I frowned. “Could that...” But we both shook our heads at the same time.

“It’s a disappointment to find so little, but her life—” Martin tipped his head back and raised his voice. “—was a good one. She registered to vote. She went to the library. She worked and paid her taxes. Elmer, she was a happy woman, I think.”

Mr. Hornton just made a noise from the porch, then silence.

“Injuries suffered at birth,” I said. “Such as?”

“Oh, Herbert, the things they can do now that they couldn’t in Molly’s day. Perhaps her twin was undersized, or had a birth defect, even a minor one. She wasn’t stillborn. The cause of death specifically states ‘injuries suffered at birth.’ Maybe the doctor or midwife made an error.” He shook his head sadly.

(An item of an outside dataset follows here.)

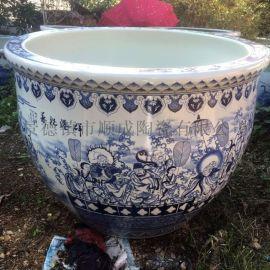 手工1米陶瓷大缸 青花瓷洗浴泡澡缸 景德镇定做大缸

“Like a cord around the neck or something?”

“Perhaps.”

“I tried, Elmer.” Again Martin raised his voice so Mr. Hornton could hear him. “I will do some more research on this twin.”

But the man on the porch was silent as he turned up the radio. The Red Sox were playing the Yankees.

“How much longer you going to pay me to do this?” I asked the next day. I almost added, “to do nothing.”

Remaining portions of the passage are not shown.